**TASKS TO CARRY OUT**
1: According to the news report on the Security Council and a Gaza ceasefire, how many Palestinian children were to be vaccinated against polio during pauses in fighting?
2: Please carry on the news report on the Security Council and a Gaza ceasefire from its last sentence.

====== PASSAGE

By Michelle Nichols
UNITED NATIONS (Reuters) – Patience is running out among United Nations Security Council members and the 15-member body will likely consider taking action if a ceasefire cannot soon be brokered between Israel and Palestinian militants Hamas in the Gaza Strip, Slovenia’s U.N. envoy – council president for September – said on Tuesday.
“There is a raising anxiousness in the council that it has to move one way or the other – either there is a ceasefire or that the council then reflects on what else we can do to bring the ceasefire,” said Slovenia’s U.N. Ambassador Samuel Zbogar.
“I’m pretty sure that in September it will have to go … one way or the other, not because we want (it to), but because I think the patience is out,” he told reporters.
U.N. Secretary-General Antonio Guterres on Tuesday questioned how the warring parties in Gaza could agree to pauses in fighting to allow the vaccination of some 640,000 Palestinian children against polio but not a ceasefire.

============
====== DATA EXTRACT

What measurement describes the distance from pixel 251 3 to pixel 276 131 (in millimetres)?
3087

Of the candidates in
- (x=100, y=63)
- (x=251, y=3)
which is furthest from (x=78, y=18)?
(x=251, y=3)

============

**PER-TASK OUTPUTS**
1: Some 640,000 Palestinian children.

2:
“If the parties can act to protect children from a deadly virus … surely they can and must act to protect children and all innocents from the horrors of war,” said his spokesperson Stephane Dujarric.
The Security Council in June adopted resolution 2735, which backed a three-phase plan, laid out by U.S. President Joe Biden, for a Gaza ceasefire and the release of hostages held by Hamas. But mediation efforts – led by the U.S., Egypt and Qatar – have yet to produce a deal between Israel and Hamas.
‘BE QUIET’
Biden said on Monday that Israeli Prime Minister Benjamin Netanyahu was not doing enough to secure a deal.
When asked what action the council could take if the June resolution was not soon implemented, Zbogar said: “There are many tools that council has at (its) disposal.”
“But to start, I think one would be to establish that we have to move on from (resolution) 2735 because for the past three months the council was waiting implementation of that resolution,” he said.
Russia and the United States last week clashed at the end of a Security Council meeting on Gaza over efforts to end the war.
Russia’s deputy U.N. Ambassador Dmitry Polyanskiy asked deputy U.S. Ambassador to the U.N. Robert Wood to explain any modifications that Washington had proposed to the ceasefire plan that would accommodate its ally Israel.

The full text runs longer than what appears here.